# TASKS TO CARRY OUT:
- A) Answer these from the article on Kılıçdaroğlu and press freedom in Turkey:
(i) Which ministry does Kılıçdaroğlu say issues fines for media institutions?
(ii) On what date did he speak to the Hürriyet Daily News?
(iii) Which three international media institutions do Turkey's leaders frequently lash out at?
- B) Print a passage from the article on Kılıçdaroğlu and press freedom in Turkey: begin at the words "Turkey’s place in" and stop after "in the country.".
- C) Proceed with the news article on Kılıçdaroğlu's remarks about press freedom from the point where it stops.

Gov’t, president using all state means to suppress media: Kılıçdaroğlu
Serkan Demirtaş - ANKARA/HATAY
AA PhotoPresident Recep Tayyip Erdoğan and the government are using all state means to put pressure on the media, the head of Turkey’s main opposition party has said, describing this oppression as having three main legs: The judiciary, the Finance Ministry, and calls to boycott dissident newspapers.
“There is no press freedom in Turkey. There is an intense pressure put on the media by both the president and the government. They impose this pressure through the judiciary, which sentences journalists one-by-one to imprisonment. The second means is to use the Finance Ministry, which issues fines for media institutions. The third means is to make calls on the readers to boycott certain newspapers. They therefore keep the media under three-way pressure,” Republican People’s Party (CHP) leader Kemal Kılıçdaroğlu told the Hürriyet Daily News on June 4 during his campaign stop in Hatay, a province on the Syrian border.
“How can you instruct people not to buy certain newspapers? Who are you?” said Kılıçdaroğlu, referring to the strong-worded criticisms of Erdoğan and senior government officials against media groups whose coverage they disliked. “This pressure is not imposed through a single channel but through all channels and using all state means.”
Turkey’s place in the global indexes of free press has been in constant decline in recent years, with more journalists facing severe judicial processes on charges of insulting the president or of reporting issues deemed to violate the principle of state secrecy. Turkey’s leaders frequently lash out at prominent international media institutions like the New York Times, CNN and the BBC while slamming international organizations for trying to weaken Turkey when they raise their concerns over undemocratic developments in the country.
‘AKP wants to break ties with EU’
Drawing attention to the fact that restrictions on freedom of expression, as well as other fundamental freedoms and rights, have a negative effect on Turkey-EU relations, Kılıçdaroğlu called on European leaders to be aware of the ruling party’s “real intentions.”

Records of spatial reasoning questions
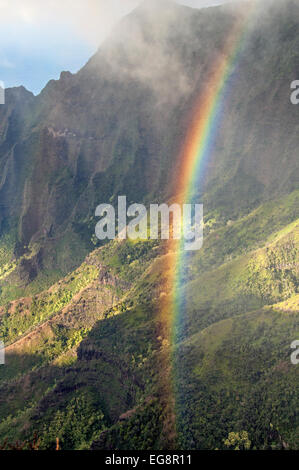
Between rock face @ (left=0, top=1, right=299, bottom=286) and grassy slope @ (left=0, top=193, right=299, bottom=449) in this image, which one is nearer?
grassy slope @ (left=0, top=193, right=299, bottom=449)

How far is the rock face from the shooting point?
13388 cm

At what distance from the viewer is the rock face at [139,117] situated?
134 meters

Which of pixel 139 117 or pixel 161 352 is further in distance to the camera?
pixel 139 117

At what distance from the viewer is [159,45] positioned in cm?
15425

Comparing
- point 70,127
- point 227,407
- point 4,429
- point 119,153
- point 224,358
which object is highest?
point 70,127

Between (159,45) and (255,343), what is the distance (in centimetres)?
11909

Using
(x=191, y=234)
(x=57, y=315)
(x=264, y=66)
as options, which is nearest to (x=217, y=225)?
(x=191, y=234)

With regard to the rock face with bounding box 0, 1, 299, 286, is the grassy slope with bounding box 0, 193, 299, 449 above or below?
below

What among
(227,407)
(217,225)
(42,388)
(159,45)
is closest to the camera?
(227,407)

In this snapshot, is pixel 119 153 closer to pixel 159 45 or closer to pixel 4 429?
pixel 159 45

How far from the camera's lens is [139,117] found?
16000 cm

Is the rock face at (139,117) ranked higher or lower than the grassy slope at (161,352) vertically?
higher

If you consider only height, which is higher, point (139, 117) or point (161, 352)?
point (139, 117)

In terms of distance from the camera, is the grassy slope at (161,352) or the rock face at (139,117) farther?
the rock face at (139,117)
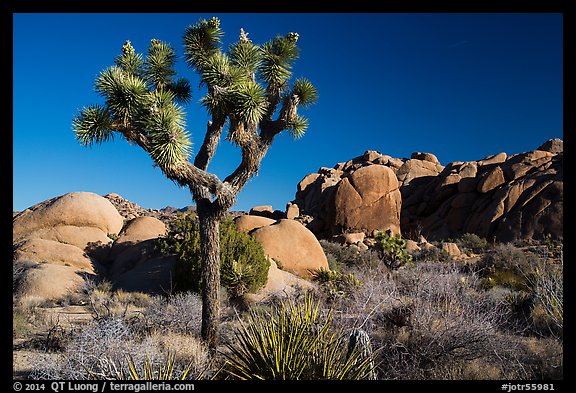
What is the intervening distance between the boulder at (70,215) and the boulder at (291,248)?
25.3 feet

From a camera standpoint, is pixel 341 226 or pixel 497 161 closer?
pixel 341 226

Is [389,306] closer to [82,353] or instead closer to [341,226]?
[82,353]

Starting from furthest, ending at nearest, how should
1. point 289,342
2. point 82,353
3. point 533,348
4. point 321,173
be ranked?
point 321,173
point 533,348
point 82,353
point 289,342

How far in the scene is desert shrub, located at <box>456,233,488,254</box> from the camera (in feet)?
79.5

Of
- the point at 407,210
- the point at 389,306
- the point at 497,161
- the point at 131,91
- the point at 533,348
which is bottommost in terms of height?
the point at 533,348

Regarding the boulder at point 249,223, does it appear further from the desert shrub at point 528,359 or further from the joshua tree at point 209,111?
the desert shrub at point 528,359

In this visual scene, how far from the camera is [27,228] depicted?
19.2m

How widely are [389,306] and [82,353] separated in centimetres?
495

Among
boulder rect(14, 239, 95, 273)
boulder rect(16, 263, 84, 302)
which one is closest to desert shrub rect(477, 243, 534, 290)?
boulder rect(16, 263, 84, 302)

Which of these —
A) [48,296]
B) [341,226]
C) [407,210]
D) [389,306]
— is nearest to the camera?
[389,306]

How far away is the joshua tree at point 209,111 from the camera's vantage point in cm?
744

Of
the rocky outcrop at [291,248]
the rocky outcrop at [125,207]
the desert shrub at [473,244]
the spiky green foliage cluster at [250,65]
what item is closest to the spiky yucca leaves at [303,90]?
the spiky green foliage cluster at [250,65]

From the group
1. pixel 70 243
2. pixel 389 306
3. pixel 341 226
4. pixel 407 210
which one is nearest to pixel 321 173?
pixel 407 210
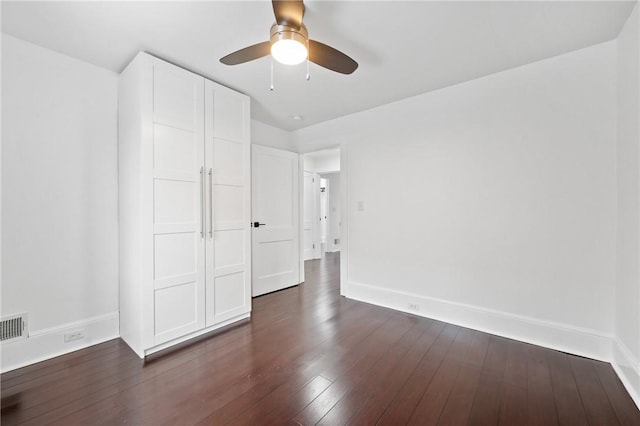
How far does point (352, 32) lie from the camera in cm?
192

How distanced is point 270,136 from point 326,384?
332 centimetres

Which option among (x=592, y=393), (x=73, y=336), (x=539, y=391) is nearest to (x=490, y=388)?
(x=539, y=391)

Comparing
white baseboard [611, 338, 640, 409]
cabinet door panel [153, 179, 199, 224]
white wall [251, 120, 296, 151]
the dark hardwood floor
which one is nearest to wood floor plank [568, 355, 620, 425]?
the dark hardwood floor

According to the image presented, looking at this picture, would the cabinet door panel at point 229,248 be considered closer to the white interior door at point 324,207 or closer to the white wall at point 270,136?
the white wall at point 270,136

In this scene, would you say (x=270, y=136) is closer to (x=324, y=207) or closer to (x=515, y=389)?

# ANSWERS TO EACH TASK:
- A)
(i) The Finance Ministry
(ii) June 4
(iii) The New York Times, CNN and the BBC

- B)
Turkey’s place in the global indexes of free press has been in constant decline in recent years, with more journalists facing severe judicial processes on charges of insulting the president or of reporting issues deemed to violate the principle of state secrecy. Turkey’s leaders frequently lash out at prominent international media institutions like the New York Times, CNN and the BBC while slamming international organizations for trying to weaken Turkey when they raise their concerns over undemocratic developments in the country.

- C)
“The EU should not freeze negotiations with Turkey. On the contrary, it should even make concessions toward Turkey if necessary, because the purpose of the AKP is not to make Turkey a member of the EU, but to detach from it. This is very dangerous. It’s doing everything it can to break away from the EU, although it tries to appear as if it’s pro-EU. The EU does not accept pressure on the media, but the AKP imposes pressure on it. An independent judiciary and the principle of separation of powers are fundamental values of the EU but the government violates all of them. All the values that the EU cares about like democracy, freedom, and justice are being eliminated by the government,” he said.
The CHP leader also accused the Foreign Ministry and its officials of protecting the interests of the government at the expense of ignoring the interests of the state. “Instead of explaining Turkey, they are using the rhetoric of the government in their meetings with interlocutors. It’s very unfortunate that the bureaucracy of the Foreign Ministry has come to this point as well,” he said.
‘Turkey has the outlook of a pirate state’
Turkey’s deteriorating image is not limited to its poor democracy but also because of its controversial foreign policy, Kılıçdaroğlu also stressed, saying it was “caught red-handed” supplying weapons to radical Islamic militants in Syria.
“I hope the relevant parties will not now accuse and describe Turkey as a country providing weapons to radical Islamist groups in Syria and Iraq ... Turkey is in a dire position on this. This picture has made Turkey look like a pirate state in the region, like a country that does not recognize international law or rules and does what it wants,” he said, describing the government’s Syria policy as based upon a “fantasy.”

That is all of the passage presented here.